The last couple of months I have been towing around my sweet new $300 1959 camper trailer from race event to race event hitting the scene and getting back into shape.
I have been recovering from my back break at Abiqua falls about a year ago and a finial recent surgery in which to two rods and four bolts were removed from my spine. The recovery went well and I came out of the race tour back on top of my game and ready to charge. I won the Big Fork Whitewater Festival and Bear Creek Race, and placed second at the North Fork Championships. I arrived back home to Montana just as the classics were dropping into perfect flows. Here are a few of them.
Bear Creek
30 minutes out my front door this has got to be one of the funest creeks in the West. It’s steep continuous slides punctuated by small eddys and log jams doesn’t give this one the friendliest characteristics but the pristine long bedrock slides make the log dodging and two mile hike in well worth the effort.
South Fork of Salmon
This epic multiday run starting near McCall Idaho is one that I have overlooked for years. This year I teamed up with Eric Boomer for one of the best river trips I have done in a long time.
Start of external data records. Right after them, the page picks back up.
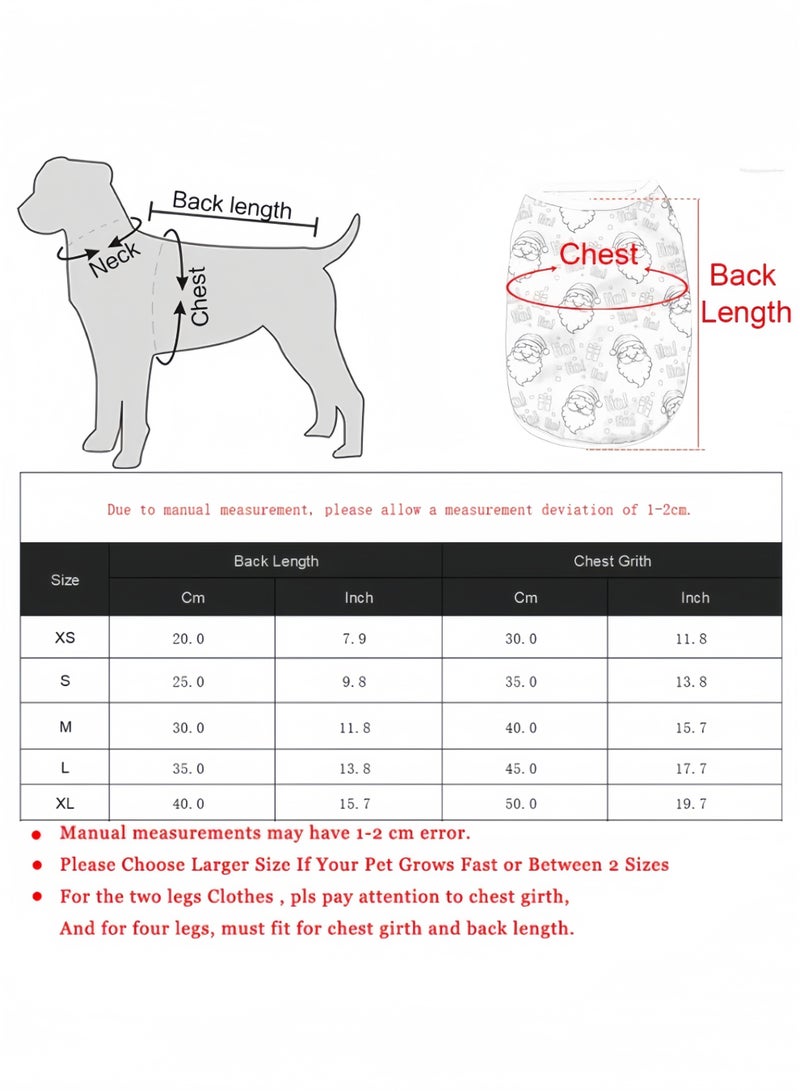 Back length

Neck

Chest

Chest

Back Length

Due to manual measurement, please allow a measurement deviation of 1-2cm.

| Size | Back Length Cm | Back Length Inch | Chest Grith Cm | Chest Grith Inch |
|---|---|---|---|---|
| XS | 20.0 | 7.9 | 30.0 | 11.8 |
| S | 25.0 | 9.8 | 35.0 | 13.8 |
| M | 30.0 | 11.8 | 40.0 | 15.7 |
| L | 35.0 | 13.8 | 45.0 | 17.7 |
| XL | 40.0 | 15.7 | 50.0 | 19.7 |

● Manual measurements may have 1-2 cm error.

● Please Choose Larger Size If Your Pet Grows Fast or Between 2 Sizes

● For the two legs Clothes , pls pay attention to chest girth, And for four legs, must fit for chest girth and back length.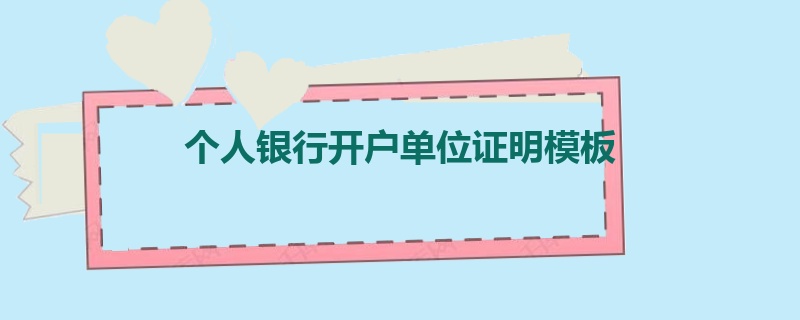 个人银行开户单位证明模板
We just missed high water but we were still stoked to be heading into the wilderness for a few days of river time. My first reaction to the South Fork was how big it was, hardly a creek at all. Its big water is notorious at higher levels but even at the flow that we caught it at it offered amazingly fun class IV+ whitewater. We put in at the town of Yellowpine, an experience in itself, and paddled the North Fork for 15 miles down to the South Fork. The rapids were good and the consistent gradient had us at the confluence with the Secesh before we knew it. With the added volume of the Secesh, the South Fork becomes a proper river and continues to dish out beautiful whitewater all the way to the confluence with the Main Salmon, another Idaho wilderness classic.
Big Timber Creek
Big Timber Creek is one of the all time classics of Montana. Boasting over 800 feet per mile in some sections this creek is only runable because of how big and clean its character is. From top to bottom Big T is stacked with long granite slides and towering mountains on either side of the river. For any avid class five boater, this creek should be high on the priority list!